Extrait de page:
┌──
Ellul a d’autres raisons de s’énerver : à 54 ans, il est tricard un peu partout. Pas vraiment reconnu par ses pairs de l’université puisqu’il a préféré rester à Bordeaux plutôt que de « monter » à Paris ; absent des médias car il n’a jamais caché ses convictions anti-communistes et anti-sartriennes (à l’époque où Sartre et le PC dominent la pensée, ça ne pardonne pas), et s’est en prime payé le luxe de se proclamer anarchiste. Et quand deux ans auparavant, il a rencontré Guy Debord à Strasbourg pour lui proposer de travailler avec l’Internationale situationniste, Debord, qui avait dit tout le bien qu’il pensait de son livre Propagandes, a botté en touche – c’est qu’Ellul souffre d’une tare supplémentaire, il est croyant...
└──
Données fournies:
┌──
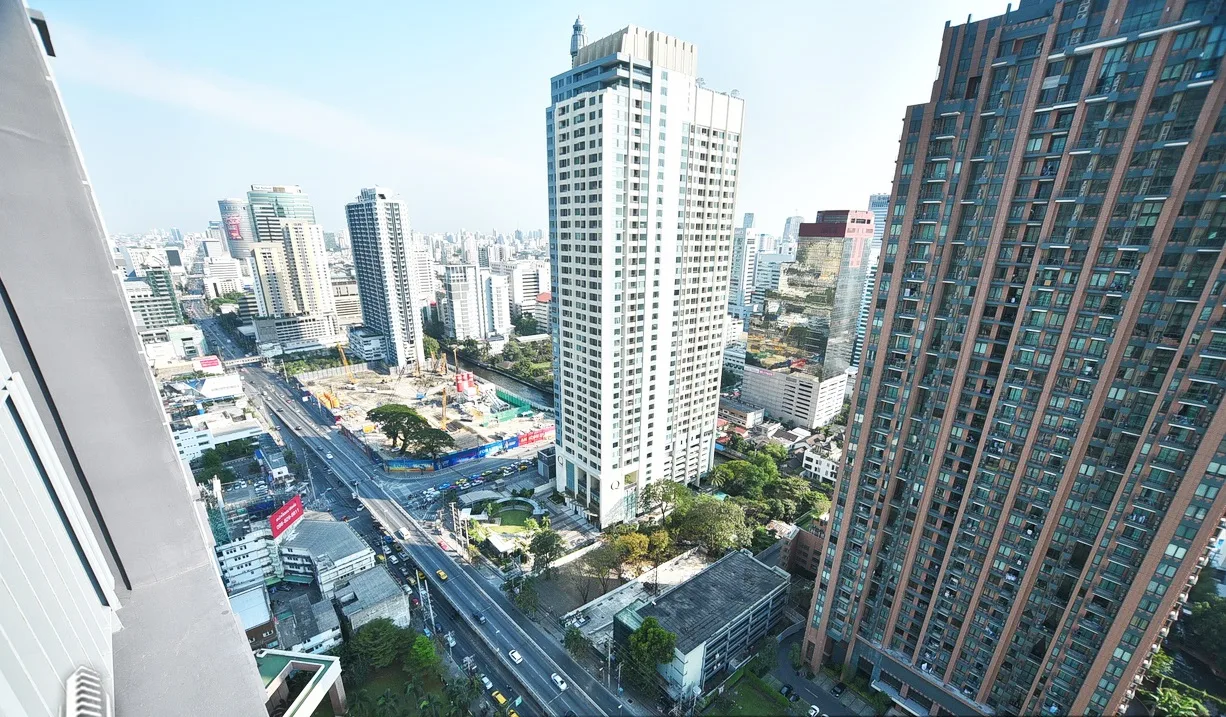 The Address Asoke 7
└──
Consigne: Prolongez l'extrait de page consacré à Ellul en reprenant juste après ses derniers mots, « il est croyant... ».

Résultat:
Surtout, ses livres sur la Technique ne lui ont valu en France qu’indifférence et haussements d’épaules : on s’est contenté de le traiter d’antiprogressiste et de rétrograde. Critiquer les bienfaits de la Technique en pleines Trente Glorieuses, ça ne passe pas… En 1966, Ellul prend donc la plume pour écrire Exégèse des nouveaux lieux communs1 , un pamphlet où, à la manière de Léon Bloy, il passe à la moulinette une bonne trentaine d’idées reçues – la plupart encore répandues aujourd’hui – qui font les beaux jours des enthousiastes du progrès, des amis de la croissance, de la relance, de l’excellence et de l’avenir radieux qui nous pend au nez à condition d’y croire.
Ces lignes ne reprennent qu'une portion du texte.